O efeito desse luto é o que toda a gente sabe. Os dois heróis da BD franco-belga entraram num plano inclinado de previsibilidade, falta de inspiração e falência de ideias. Ao contrário do gaulês, porém, os editores de Lucky Luke foram experimentando argumentistas sucessivos – passaram pela série Vicq, Greg, Lo Hartog Van Banda, Guy Vidal, Xavier Fauche ou Jean Léturgie –, quase sempre com o mesmo resultado decepcionante.

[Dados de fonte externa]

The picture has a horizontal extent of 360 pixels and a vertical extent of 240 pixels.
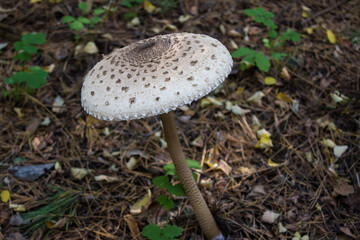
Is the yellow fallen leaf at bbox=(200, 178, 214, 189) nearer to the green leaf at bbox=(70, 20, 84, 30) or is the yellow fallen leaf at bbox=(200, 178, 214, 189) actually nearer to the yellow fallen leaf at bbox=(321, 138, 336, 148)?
the yellow fallen leaf at bbox=(321, 138, 336, 148)

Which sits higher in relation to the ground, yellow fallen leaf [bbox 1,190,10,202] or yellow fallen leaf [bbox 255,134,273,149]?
yellow fallen leaf [bbox 255,134,273,149]

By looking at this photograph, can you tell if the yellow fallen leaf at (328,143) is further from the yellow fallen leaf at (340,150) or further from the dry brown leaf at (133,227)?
the dry brown leaf at (133,227)

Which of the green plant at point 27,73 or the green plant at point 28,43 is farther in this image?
the green plant at point 28,43

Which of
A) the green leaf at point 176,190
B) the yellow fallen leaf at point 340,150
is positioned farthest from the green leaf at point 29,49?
the yellow fallen leaf at point 340,150

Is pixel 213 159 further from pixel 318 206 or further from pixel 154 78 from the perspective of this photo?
pixel 154 78

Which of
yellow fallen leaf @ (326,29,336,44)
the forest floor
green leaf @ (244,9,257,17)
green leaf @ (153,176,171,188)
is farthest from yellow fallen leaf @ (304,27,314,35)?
green leaf @ (153,176,171,188)

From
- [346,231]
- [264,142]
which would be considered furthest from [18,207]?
[346,231]
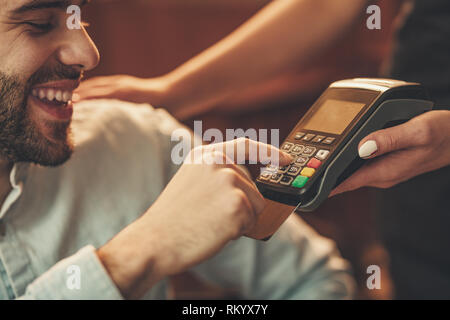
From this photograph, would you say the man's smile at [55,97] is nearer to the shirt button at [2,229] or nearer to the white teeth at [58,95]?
the white teeth at [58,95]

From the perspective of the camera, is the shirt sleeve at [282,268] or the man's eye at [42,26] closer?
the man's eye at [42,26]

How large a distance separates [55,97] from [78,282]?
0.15 m

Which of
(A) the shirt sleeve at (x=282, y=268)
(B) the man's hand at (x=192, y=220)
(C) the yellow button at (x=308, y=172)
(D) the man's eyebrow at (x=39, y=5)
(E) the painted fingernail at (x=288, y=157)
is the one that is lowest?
(A) the shirt sleeve at (x=282, y=268)

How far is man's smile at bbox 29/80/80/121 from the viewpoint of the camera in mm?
390

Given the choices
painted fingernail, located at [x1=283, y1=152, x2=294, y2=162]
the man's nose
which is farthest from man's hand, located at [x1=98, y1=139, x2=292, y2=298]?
the man's nose

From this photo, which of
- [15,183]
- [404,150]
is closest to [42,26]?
[15,183]

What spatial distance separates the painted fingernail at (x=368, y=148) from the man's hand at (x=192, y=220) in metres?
0.05

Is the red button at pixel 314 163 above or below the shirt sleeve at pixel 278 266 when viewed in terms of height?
above

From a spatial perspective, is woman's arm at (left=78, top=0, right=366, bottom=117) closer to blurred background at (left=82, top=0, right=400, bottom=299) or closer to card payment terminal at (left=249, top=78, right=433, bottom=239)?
blurred background at (left=82, top=0, right=400, bottom=299)

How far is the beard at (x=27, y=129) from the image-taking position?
38 cm

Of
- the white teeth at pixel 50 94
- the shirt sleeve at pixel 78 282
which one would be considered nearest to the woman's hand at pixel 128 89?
the white teeth at pixel 50 94

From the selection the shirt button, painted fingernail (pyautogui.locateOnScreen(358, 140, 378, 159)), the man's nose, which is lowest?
the shirt button

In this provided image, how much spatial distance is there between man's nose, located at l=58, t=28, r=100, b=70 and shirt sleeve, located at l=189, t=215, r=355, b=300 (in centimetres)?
26

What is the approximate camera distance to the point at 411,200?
0.60 metres
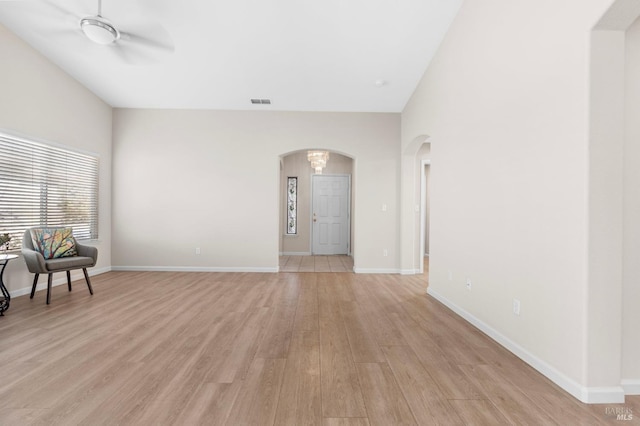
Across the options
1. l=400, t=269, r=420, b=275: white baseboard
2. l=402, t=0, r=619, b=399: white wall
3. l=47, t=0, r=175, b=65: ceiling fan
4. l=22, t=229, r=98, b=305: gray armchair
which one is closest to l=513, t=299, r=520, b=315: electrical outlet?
l=402, t=0, r=619, b=399: white wall

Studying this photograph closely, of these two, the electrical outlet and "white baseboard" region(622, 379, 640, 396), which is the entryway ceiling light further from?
"white baseboard" region(622, 379, 640, 396)

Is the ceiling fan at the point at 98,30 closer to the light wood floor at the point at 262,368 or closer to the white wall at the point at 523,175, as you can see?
the light wood floor at the point at 262,368

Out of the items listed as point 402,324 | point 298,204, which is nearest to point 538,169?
point 402,324

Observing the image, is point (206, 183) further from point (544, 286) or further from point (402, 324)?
point (544, 286)

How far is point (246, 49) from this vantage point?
4.12m

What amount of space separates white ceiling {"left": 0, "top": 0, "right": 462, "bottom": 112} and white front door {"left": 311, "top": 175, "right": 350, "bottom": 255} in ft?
10.4

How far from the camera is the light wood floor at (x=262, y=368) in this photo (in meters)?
1.73

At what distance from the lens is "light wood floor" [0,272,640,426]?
173 cm

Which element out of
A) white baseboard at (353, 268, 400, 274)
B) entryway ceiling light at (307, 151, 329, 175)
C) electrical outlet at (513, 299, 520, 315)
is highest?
entryway ceiling light at (307, 151, 329, 175)

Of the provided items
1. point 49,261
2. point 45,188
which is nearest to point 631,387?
point 49,261

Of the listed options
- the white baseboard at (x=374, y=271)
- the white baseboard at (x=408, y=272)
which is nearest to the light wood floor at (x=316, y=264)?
the white baseboard at (x=374, y=271)

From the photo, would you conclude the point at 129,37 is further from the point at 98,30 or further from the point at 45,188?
the point at 45,188

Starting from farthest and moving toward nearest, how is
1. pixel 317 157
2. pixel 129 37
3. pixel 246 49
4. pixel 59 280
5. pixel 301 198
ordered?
pixel 301 198, pixel 317 157, pixel 59 280, pixel 246 49, pixel 129 37

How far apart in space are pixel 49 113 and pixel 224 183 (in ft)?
9.02
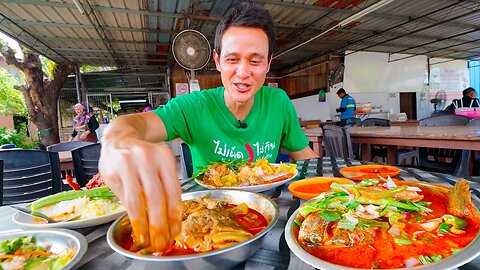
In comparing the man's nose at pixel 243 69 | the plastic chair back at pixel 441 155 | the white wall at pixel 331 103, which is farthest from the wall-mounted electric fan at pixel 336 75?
the man's nose at pixel 243 69

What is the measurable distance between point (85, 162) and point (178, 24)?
5857mm

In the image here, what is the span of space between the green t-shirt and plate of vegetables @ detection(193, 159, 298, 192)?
0.36m

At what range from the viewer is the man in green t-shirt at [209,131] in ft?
1.59

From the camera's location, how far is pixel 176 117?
5.16 ft

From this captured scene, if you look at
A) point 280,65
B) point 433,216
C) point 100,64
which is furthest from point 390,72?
point 433,216

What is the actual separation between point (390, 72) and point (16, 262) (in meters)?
15.2

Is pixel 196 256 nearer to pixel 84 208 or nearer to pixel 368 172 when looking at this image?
pixel 84 208

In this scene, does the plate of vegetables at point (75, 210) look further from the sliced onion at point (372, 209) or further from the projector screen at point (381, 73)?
the projector screen at point (381, 73)

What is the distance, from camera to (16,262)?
0.58 metres

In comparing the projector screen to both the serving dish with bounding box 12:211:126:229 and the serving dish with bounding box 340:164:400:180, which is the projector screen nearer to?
the serving dish with bounding box 340:164:400:180

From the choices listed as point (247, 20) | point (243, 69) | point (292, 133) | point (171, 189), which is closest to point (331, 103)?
point (292, 133)

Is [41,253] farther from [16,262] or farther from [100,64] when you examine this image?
[100,64]

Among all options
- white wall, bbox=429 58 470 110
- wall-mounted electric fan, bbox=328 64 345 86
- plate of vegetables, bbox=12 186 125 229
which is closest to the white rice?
plate of vegetables, bbox=12 186 125 229

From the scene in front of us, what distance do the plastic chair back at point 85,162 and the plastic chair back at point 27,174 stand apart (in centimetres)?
18
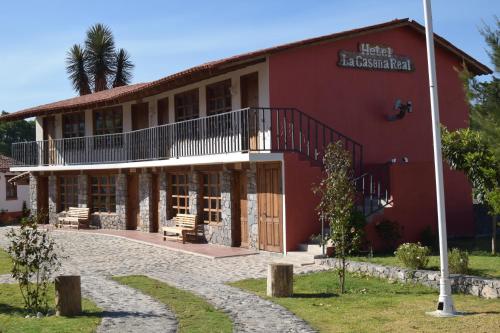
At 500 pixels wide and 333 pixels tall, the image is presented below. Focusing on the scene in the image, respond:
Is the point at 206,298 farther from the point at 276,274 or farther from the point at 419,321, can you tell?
the point at 419,321

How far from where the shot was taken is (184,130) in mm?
19625

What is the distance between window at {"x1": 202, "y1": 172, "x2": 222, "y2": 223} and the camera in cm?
1831

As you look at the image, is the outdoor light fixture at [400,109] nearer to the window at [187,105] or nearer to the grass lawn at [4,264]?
the window at [187,105]

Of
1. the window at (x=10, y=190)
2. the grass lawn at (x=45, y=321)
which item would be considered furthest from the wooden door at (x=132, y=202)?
the window at (x=10, y=190)

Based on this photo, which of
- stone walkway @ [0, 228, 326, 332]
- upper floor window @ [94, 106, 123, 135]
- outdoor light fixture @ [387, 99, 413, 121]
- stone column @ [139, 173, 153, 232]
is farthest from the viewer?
upper floor window @ [94, 106, 123, 135]

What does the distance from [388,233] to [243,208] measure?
425cm

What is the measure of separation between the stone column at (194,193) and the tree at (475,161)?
7.84 metres

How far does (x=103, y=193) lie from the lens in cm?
2480

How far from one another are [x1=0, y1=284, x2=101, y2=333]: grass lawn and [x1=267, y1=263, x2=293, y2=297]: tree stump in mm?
2895

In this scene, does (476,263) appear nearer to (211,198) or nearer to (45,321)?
(45,321)

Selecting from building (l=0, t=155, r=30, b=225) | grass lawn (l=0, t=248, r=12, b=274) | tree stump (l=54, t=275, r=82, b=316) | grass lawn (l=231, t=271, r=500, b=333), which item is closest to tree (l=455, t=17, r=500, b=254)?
grass lawn (l=231, t=271, r=500, b=333)

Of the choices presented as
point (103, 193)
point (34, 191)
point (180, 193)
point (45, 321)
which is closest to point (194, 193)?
point (180, 193)

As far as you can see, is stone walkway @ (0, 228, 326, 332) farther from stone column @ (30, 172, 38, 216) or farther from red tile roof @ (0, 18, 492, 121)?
stone column @ (30, 172, 38, 216)

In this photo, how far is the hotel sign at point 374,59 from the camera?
17125 millimetres
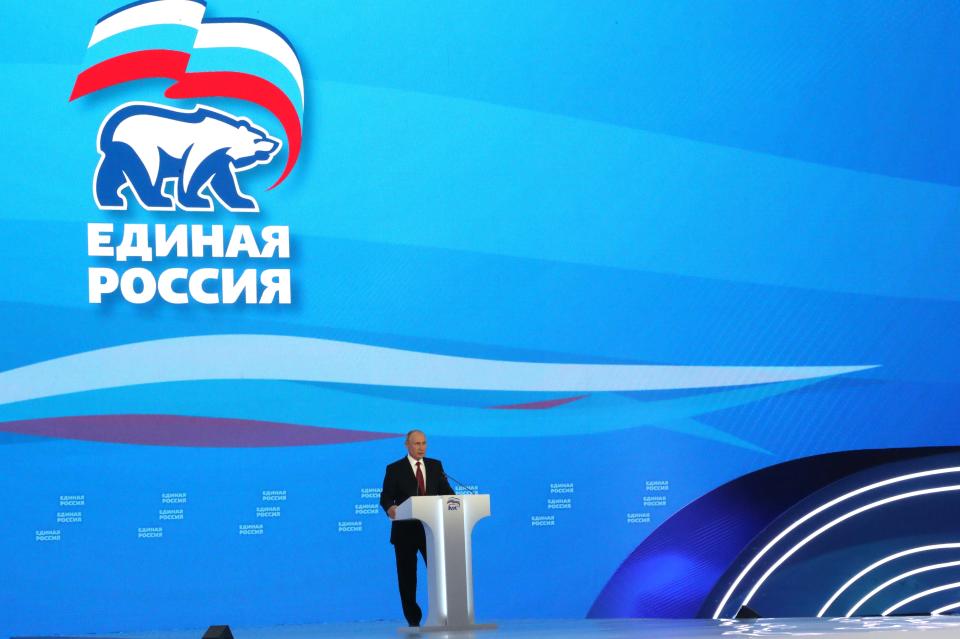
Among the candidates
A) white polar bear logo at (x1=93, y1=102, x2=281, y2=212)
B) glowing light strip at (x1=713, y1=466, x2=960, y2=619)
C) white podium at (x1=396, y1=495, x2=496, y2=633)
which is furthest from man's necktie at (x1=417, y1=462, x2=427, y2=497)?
glowing light strip at (x1=713, y1=466, x2=960, y2=619)

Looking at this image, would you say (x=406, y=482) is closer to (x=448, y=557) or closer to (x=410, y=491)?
(x=410, y=491)

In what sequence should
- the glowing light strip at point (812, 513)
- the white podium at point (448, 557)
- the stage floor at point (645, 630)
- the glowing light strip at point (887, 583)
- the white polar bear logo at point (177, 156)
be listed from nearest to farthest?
1. the stage floor at point (645, 630)
2. the white podium at point (448, 557)
3. the white polar bear logo at point (177, 156)
4. the glowing light strip at point (812, 513)
5. the glowing light strip at point (887, 583)

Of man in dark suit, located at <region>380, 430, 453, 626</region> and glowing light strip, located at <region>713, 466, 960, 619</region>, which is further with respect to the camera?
glowing light strip, located at <region>713, 466, 960, 619</region>

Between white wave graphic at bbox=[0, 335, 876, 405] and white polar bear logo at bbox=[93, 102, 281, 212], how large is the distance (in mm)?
984

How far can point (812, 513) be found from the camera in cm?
954

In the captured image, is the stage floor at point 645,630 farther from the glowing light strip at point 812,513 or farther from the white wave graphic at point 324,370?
the white wave graphic at point 324,370

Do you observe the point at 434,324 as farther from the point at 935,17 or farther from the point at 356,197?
the point at 935,17

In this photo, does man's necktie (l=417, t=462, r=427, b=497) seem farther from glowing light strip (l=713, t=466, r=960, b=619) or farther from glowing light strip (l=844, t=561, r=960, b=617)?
glowing light strip (l=844, t=561, r=960, b=617)

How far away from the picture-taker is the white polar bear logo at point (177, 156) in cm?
858

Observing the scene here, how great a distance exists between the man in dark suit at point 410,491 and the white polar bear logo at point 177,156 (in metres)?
2.55

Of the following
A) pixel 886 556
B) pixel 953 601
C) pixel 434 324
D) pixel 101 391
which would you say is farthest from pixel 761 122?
pixel 101 391

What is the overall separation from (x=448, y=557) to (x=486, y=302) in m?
2.90

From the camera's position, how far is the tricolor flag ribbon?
8.63 metres

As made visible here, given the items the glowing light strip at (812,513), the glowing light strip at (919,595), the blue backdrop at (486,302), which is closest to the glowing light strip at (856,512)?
the glowing light strip at (812,513)
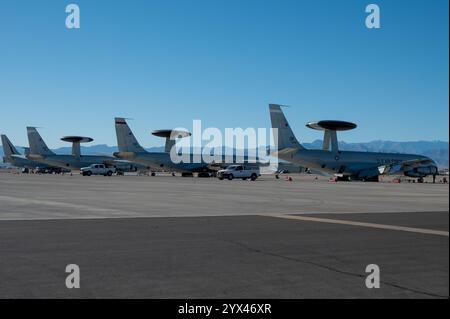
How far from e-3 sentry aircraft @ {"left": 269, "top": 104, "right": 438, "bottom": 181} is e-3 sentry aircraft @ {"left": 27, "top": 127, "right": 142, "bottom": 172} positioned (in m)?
43.5

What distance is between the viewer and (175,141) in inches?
4126

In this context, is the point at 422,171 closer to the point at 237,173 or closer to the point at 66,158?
the point at 237,173

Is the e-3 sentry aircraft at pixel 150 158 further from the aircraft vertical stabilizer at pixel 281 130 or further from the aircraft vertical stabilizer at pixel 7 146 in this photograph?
the aircraft vertical stabilizer at pixel 7 146

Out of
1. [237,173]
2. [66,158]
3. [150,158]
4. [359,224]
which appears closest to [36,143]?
[66,158]

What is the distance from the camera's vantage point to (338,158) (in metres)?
75.2

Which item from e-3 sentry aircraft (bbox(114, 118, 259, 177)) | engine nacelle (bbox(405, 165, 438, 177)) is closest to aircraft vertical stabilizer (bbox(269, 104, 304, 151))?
engine nacelle (bbox(405, 165, 438, 177))

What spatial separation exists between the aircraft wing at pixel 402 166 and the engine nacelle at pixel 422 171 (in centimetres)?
46

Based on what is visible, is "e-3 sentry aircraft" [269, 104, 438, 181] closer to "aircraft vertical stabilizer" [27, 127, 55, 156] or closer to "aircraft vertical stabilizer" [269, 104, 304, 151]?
"aircraft vertical stabilizer" [269, 104, 304, 151]

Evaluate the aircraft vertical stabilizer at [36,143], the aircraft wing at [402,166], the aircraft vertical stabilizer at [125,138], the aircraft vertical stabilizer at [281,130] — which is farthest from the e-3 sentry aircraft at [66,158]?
the aircraft wing at [402,166]

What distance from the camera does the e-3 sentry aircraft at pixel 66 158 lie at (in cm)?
10712

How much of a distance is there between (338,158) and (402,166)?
454 inches
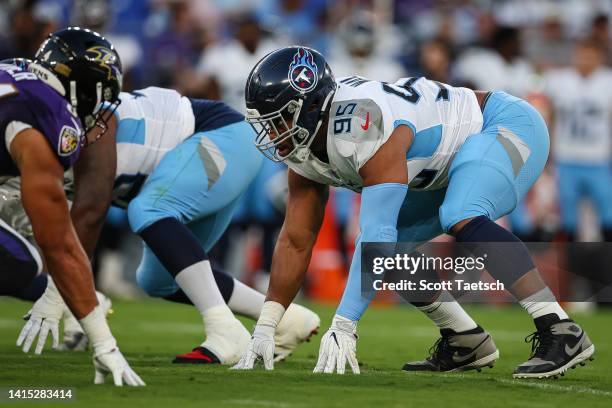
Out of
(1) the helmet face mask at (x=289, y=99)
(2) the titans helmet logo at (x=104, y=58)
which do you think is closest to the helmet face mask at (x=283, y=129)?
(1) the helmet face mask at (x=289, y=99)

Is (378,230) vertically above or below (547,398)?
above

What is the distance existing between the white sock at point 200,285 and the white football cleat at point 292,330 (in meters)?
0.44

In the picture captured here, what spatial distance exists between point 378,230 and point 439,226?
0.96 m

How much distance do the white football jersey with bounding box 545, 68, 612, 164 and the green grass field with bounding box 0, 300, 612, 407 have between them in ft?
12.0

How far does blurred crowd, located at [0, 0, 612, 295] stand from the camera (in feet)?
34.3

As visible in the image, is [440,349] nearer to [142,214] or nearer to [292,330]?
[292,330]

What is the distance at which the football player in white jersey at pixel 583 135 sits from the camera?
34.5 ft

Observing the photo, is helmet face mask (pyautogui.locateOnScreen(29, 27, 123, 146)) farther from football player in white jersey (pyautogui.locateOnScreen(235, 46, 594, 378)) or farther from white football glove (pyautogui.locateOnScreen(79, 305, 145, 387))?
white football glove (pyautogui.locateOnScreen(79, 305, 145, 387))

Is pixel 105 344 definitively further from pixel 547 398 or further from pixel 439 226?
pixel 439 226

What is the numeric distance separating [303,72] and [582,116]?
645 centimetres

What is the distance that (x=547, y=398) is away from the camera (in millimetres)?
4238

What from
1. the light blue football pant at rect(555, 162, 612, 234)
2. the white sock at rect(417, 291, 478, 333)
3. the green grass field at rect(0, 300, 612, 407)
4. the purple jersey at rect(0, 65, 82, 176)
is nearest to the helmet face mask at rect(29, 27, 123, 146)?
the purple jersey at rect(0, 65, 82, 176)

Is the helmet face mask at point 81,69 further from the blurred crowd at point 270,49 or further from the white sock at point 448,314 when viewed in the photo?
the blurred crowd at point 270,49

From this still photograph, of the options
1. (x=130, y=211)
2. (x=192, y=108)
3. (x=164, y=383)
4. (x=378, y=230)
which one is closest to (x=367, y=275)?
(x=378, y=230)
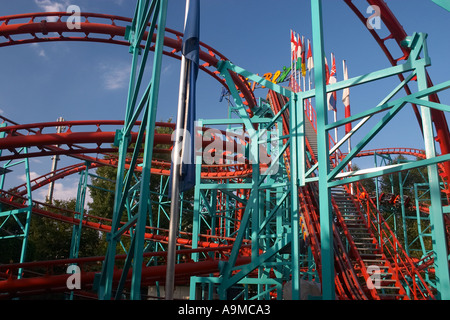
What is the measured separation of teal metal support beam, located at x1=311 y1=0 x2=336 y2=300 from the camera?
351 centimetres

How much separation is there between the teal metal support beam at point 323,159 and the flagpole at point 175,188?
4.46ft

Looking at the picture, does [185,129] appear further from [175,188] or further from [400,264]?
[400,264]

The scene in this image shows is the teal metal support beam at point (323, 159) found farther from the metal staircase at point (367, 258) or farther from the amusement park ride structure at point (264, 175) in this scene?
the metal staircase at point (367, 258)

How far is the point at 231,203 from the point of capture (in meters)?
21.5

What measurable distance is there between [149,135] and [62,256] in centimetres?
2382

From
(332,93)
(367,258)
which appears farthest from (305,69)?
(367,258)

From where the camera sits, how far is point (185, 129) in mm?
3312

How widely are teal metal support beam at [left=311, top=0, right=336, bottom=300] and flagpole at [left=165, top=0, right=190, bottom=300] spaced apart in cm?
136

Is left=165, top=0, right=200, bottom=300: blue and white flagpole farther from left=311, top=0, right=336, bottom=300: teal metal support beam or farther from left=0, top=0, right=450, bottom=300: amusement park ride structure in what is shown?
left=311, top=0, right=336, bottom=300: teal metal support beam

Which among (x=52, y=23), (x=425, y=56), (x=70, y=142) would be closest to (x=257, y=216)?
(x=425, y=56)
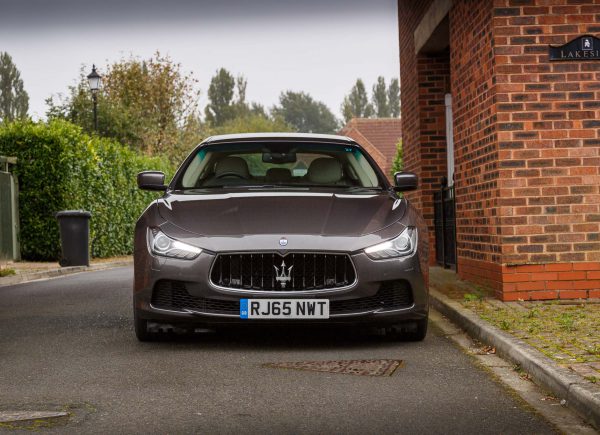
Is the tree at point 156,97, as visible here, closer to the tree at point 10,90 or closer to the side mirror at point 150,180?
the side mirror at point 150,180

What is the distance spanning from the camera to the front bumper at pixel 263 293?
6816mm

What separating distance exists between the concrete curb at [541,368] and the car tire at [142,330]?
8.08ft

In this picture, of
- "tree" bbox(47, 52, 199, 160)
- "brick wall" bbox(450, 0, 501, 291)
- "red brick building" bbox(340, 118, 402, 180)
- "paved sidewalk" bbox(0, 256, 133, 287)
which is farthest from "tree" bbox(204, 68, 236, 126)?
"brick wall" bbox(450, 0, 501, 291)

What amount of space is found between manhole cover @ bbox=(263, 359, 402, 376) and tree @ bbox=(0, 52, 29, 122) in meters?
94.1

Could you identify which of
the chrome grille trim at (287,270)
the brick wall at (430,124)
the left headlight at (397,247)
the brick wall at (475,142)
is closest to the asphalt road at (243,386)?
the chrome grille trim at (287,270)

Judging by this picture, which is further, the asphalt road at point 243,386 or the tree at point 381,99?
the tree at point 381,99

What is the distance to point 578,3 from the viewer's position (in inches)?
364

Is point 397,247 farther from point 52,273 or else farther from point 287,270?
point 52,273

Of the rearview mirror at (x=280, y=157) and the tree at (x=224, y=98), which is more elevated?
the tree at (x=224, y=98)

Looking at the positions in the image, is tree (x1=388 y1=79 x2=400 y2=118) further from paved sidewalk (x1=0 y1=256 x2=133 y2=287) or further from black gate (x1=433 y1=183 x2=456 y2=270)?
black gate (x1=433 y1=183 x2=456 y2=270)

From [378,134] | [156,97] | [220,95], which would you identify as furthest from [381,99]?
[156,97]

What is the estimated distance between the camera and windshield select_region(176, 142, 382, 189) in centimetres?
824

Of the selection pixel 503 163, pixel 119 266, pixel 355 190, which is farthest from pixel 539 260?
pixel 119 266

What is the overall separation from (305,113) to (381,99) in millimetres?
12697
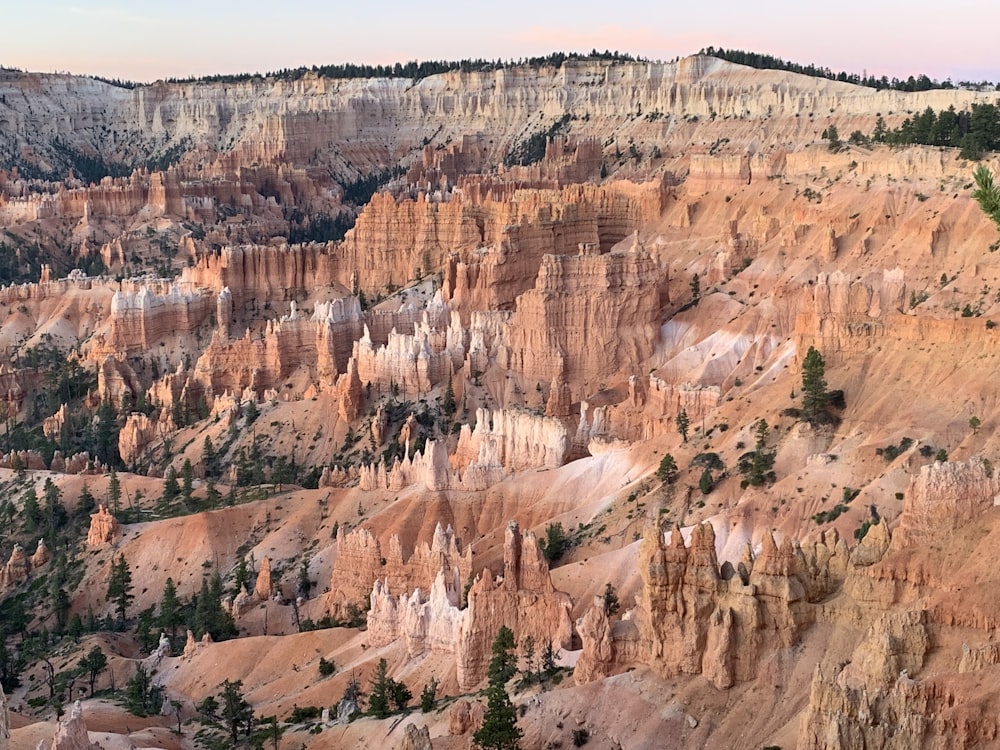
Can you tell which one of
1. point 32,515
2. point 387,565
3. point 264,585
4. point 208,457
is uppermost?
point 387,565

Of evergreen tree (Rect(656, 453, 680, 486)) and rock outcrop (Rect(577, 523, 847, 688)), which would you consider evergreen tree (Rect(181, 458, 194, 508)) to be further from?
rock outcrop (Rect(577, 523, 847, 688))

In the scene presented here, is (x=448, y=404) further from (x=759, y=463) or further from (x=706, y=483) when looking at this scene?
(x=759, y=463)

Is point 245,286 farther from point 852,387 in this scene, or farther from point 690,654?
point 690,654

A morte em 2001 de Morris, criador e desenhador de Lucky Luke, obrigou a repensar tudo e a encontrar outra solução para a continuação da série. Uma nova equipa de autores (o argumentista Laurent Gerra e o desenhador Achdé) assume a responsabilidade de reconduzir o “cowboy” ao lugar que lhe compete na galeria dos heróis franco-belgas. Desde 2004 produziram três histórias – “Aventura no Quebeque” (2004), “O Nó ou a Forca” (2006) e “O Homem de Washington” (2008), resgatando algum do fulgor de outrora e garantindo níveis de venda bastante interessantes. Surge agora “Lucky Luke contra Pinkerton”, fruto da colaboração de Achdé com a dupla de argumentistas Daniel Pennac e Tonino Benacquista. A explicação oficial para esta surpreendente alteração do elenco é a indisponibilidade de Gerra (ler entrevista com Achdé nesta mesma edição). Seja essa a razão de fundo ou não – o recurso a mais do que uma equipa de criadores é uma fórmula com boas provas dadas até ao momento em séries como Blake e Mortimer ou Spirou –, a verdade é que Lucky Luke ganhou imenso com o sangue novo que lhe trouxeram os dois escritores franceses, ambos com incursões na banda desenhada, mas para todos os efeitos estranhos ao meio. Há ritmo, humor, sentido narrativo e tudo o mais (no que se tem de incluir a presença dos Dalton e o reaparecimento de Rantanplan) que fez da série um dos grandes clássicos europeus do género.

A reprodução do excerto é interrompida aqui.